Ce Dieu de bonté qui, au moyen de l'Arche de Noé, préserva le genre humain d'une destruction universelle, est ce même Dieu qui, par Votre médiation, ô Sainte Enfant, le préserve encore aujourd'hui de l'éternelle damnation. Si donc c'est de Vous, ô Marie, vraie Mère de Jésus, que j'ai reçu Celui qui seul pouvait me sauver en effet, j'en ai la confiance, en Vous aussi, que je dois mettre tout mon espoir pour obtenir la grâce de Jésus. Mais comment craindre un refus ? Vos mains enfantines, bien-aimée Petite, pourraient-elles ne pas s'ouvrir en ma faveur, pour peu que je leur fasse violence par mes supplications ? Oui, j'en ai l'assurance, Vous m'accorderez tout ce que je Vous demanderai. Telle est ma ferme espérance, et jamais celui qui a espéré en Vous n'a été confondu. Ainsi soit-il.

 

Pratique : Baiser souvent et avec dévotion l'image de Marie Enfant.
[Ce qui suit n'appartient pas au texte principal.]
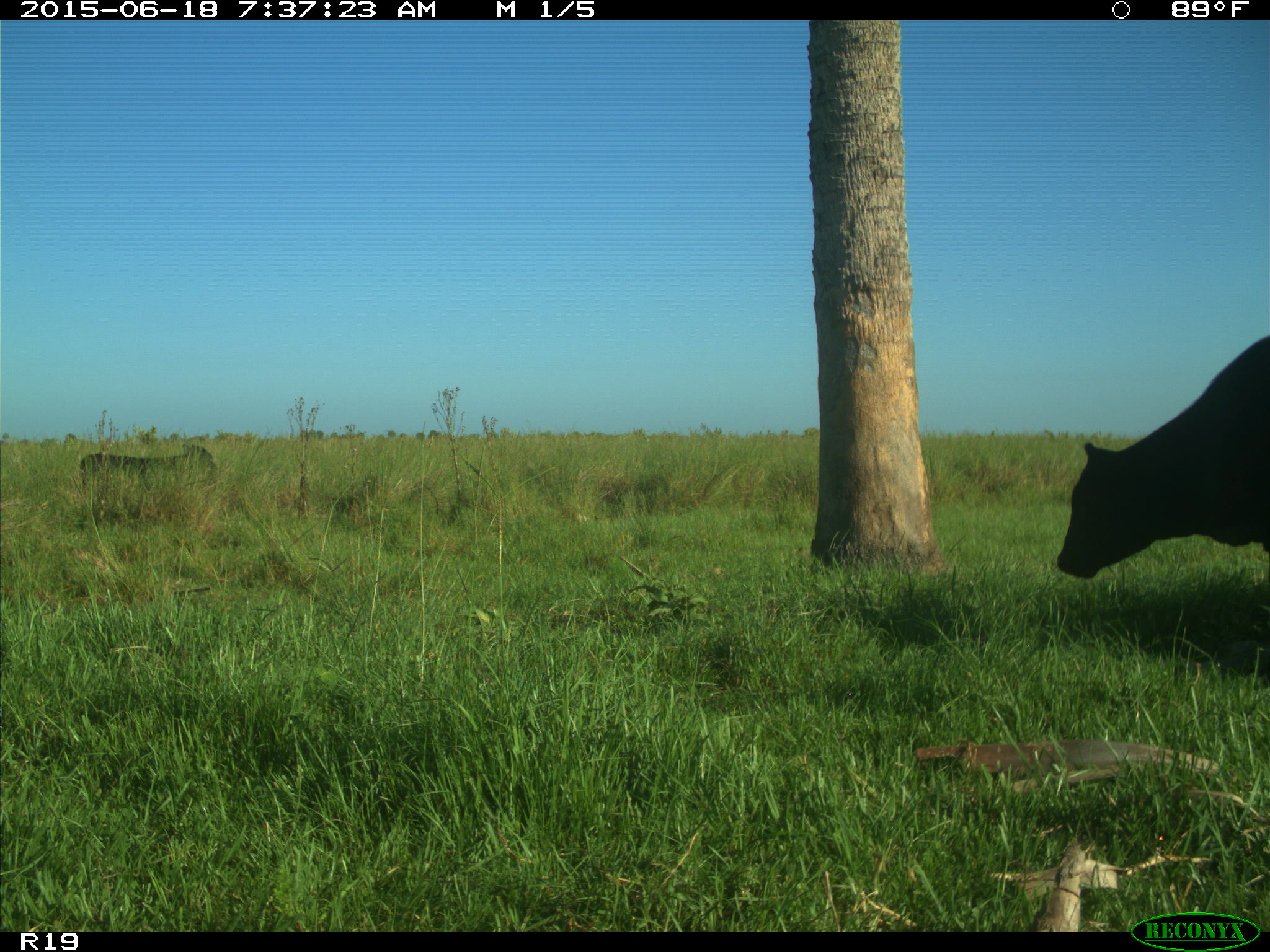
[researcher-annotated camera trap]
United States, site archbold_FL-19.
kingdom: Animalia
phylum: Chordata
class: Mammalia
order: Artiodactyla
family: Bovidae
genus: Bos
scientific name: Bos taurus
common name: domestic cow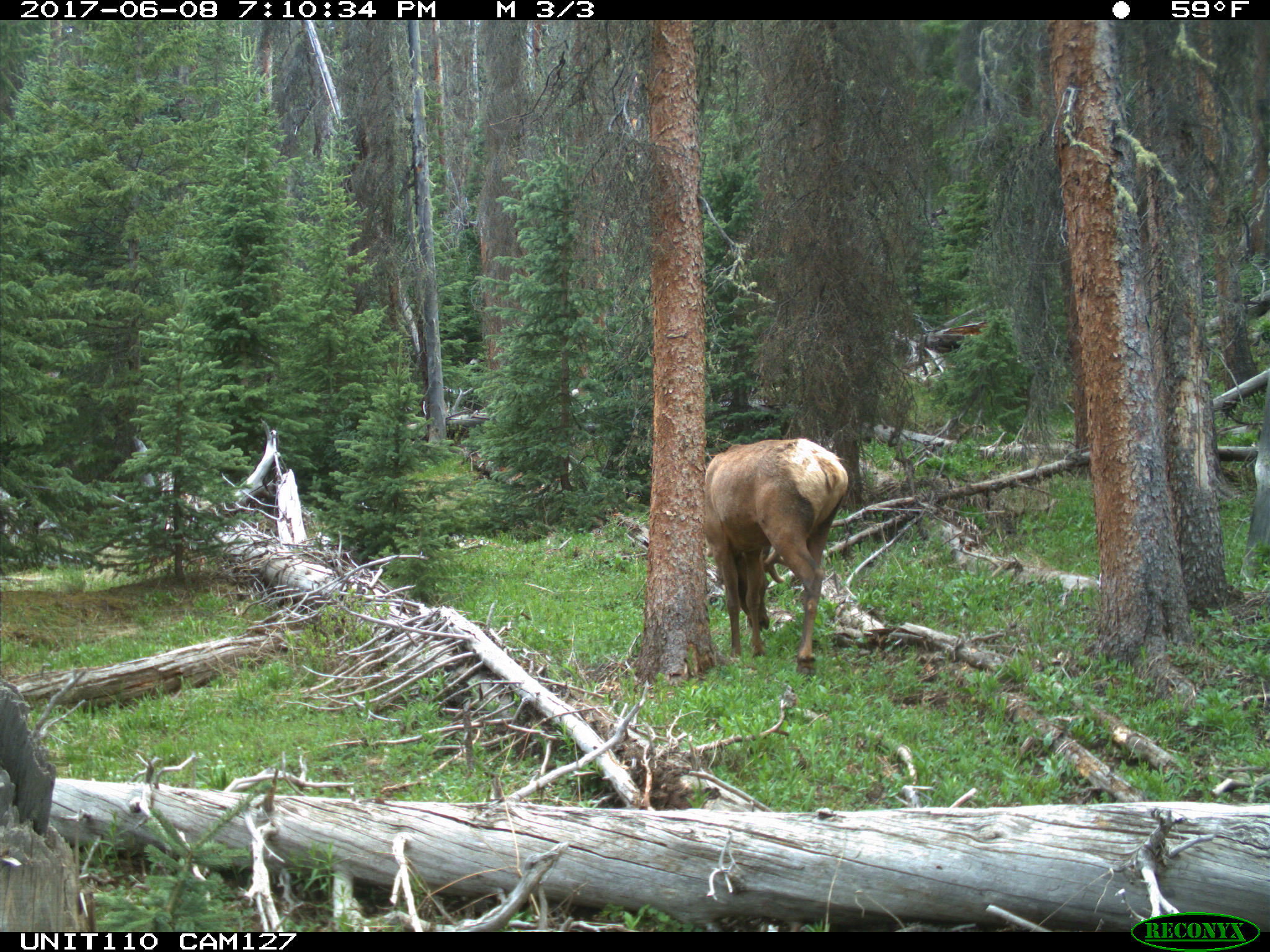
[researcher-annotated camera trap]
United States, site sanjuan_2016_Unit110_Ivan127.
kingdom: Animalia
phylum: Chordata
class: Mammalia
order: Artiodactyla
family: Cervidae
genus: Cervus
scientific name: Cervus elaphus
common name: red deer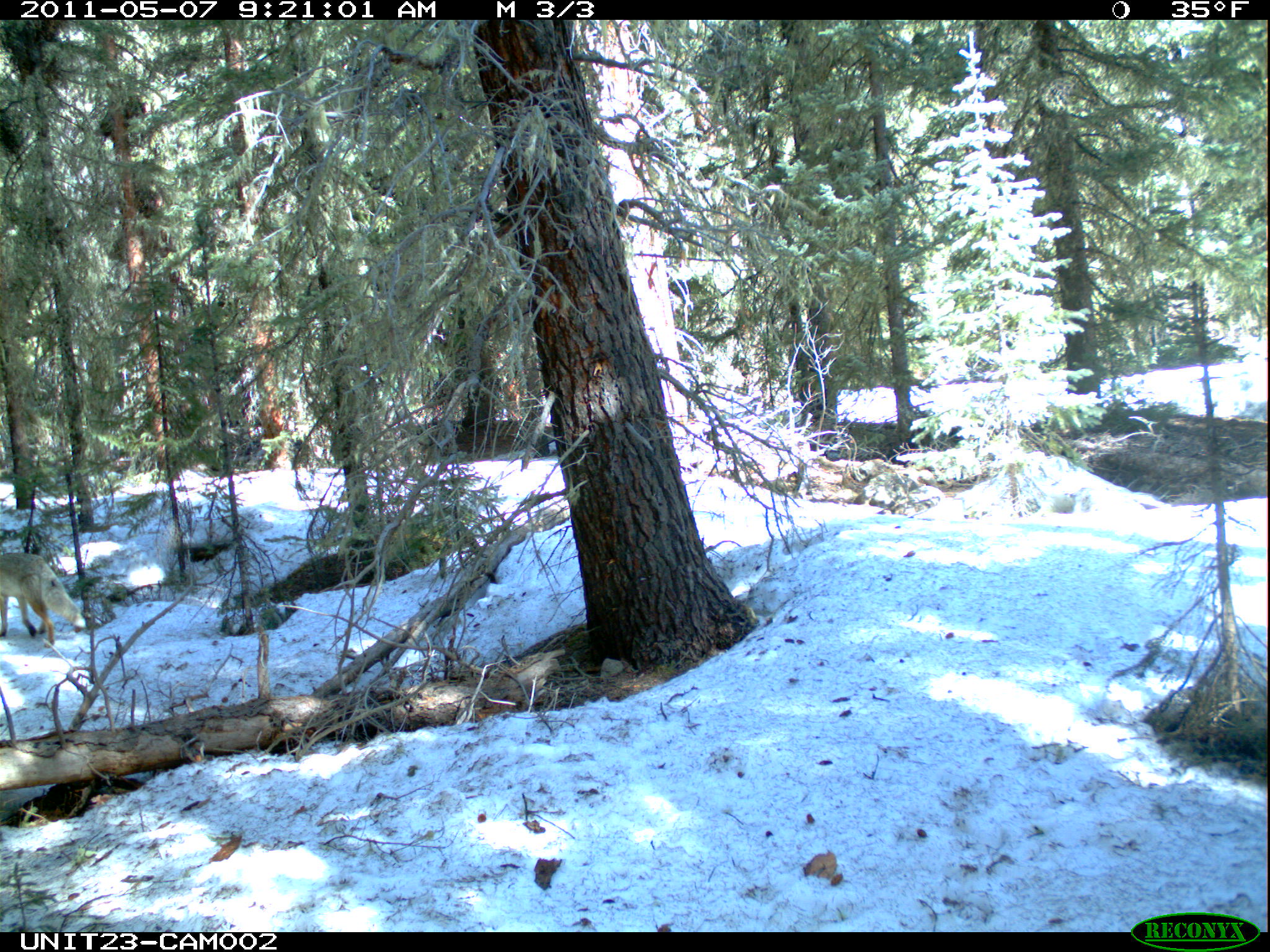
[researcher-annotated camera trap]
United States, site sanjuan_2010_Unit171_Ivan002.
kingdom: Animalia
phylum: Chordata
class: Mammalia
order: Carnivora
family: Canidae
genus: Canis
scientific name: Canis latrans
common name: coyote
Aspiration : « Mère de la Grâce Divine, Mère si Bonne, priez Jésus pour mon âme ».

 

Exemple

Grâce en faveur du Catholicisme, obtenue par l'intercession de Marie Enfant

 

Voici comment une Sœur de la Charité, revenue du Diocèse de Kishnagur, dans le Bangale Central (Inde), raconte le fait suivant, dont elle fut le témoin oculaire :

« En 1886, un mouvement extraordinaire vers la Religion Catholique se manifesta parmi la population indigène, et un millier de ces Bengalis accoururent vers les Missionnaires pour être instruits de nos Mystères et recevoir le Baptême. Survint alors un accident de nature à arrêter ce mouvement salutaire au moment de son plus bel élan. Par suite de pluies torrentielles, le Gange avait franchi ses rives et menaçait d'inonder les villages habités par les catéchumènes de la Mission. C'eût été la ruine du bien commencé : en effet, dans ces grands débordements, le fleuve portant partout la dévastation et causant des désastres incalculables, ces pauvres Indiens, encore si faibles dans la Foi, auraient pu aisément vendre leur âme aux Ministres Protestants, qui ont toujours beaucoup d'or à leur disposition pour cet infâme trafic. Dans une conjoncture si critique, les Sœurs recoururent à la protection de Marie Enfant, et commencèrent une Neuvaine de prière, en l'honneur de la Santissima Bambina, lui promettant un tableau en ex-voto, si Elle délivrait ces infortunés de l'inondation. La confiance des suppliantes était égale à la gravité du danger. La Neuvaine était à peine terminée, et déjà le tableau promis était prêt. O merveille ! Les eaux dévastatrices du Gange avaient envahi les villes voisines et les terres environnantes ; mais elles reculèrent devant les villages habités par les catéchumènes. La Sainte Enfant avait entendu les prières ardentes et si pleines de confiance de ses pieuses servantes. Sans tarder, le cœur débordant d'enthousiasme et de reconnaissance, les Indiennes Catholiques se disposèrent à honorer la Santissima Bambina par une procession solennelle. Tenant en main des cierges allumés, elles portèrent en triomphe la statue de Marie, ornée de guirlandes et de fleurs, et, l'ayant placée dans un lieu convenable, elles lui offrirent une gerbe d'épis de riz, gracieusement entourée d'un magnifique ruban rouge, sur lequel étaient brodés avec un art merveilleux quelques mots en langue du pays pour perpétuer le souvenir de la grâce obtenue. A partir de ce moment, leur confiance en la protection de leur céleste libératrice prit encore un nouvel accroissement dans leurs cœurs.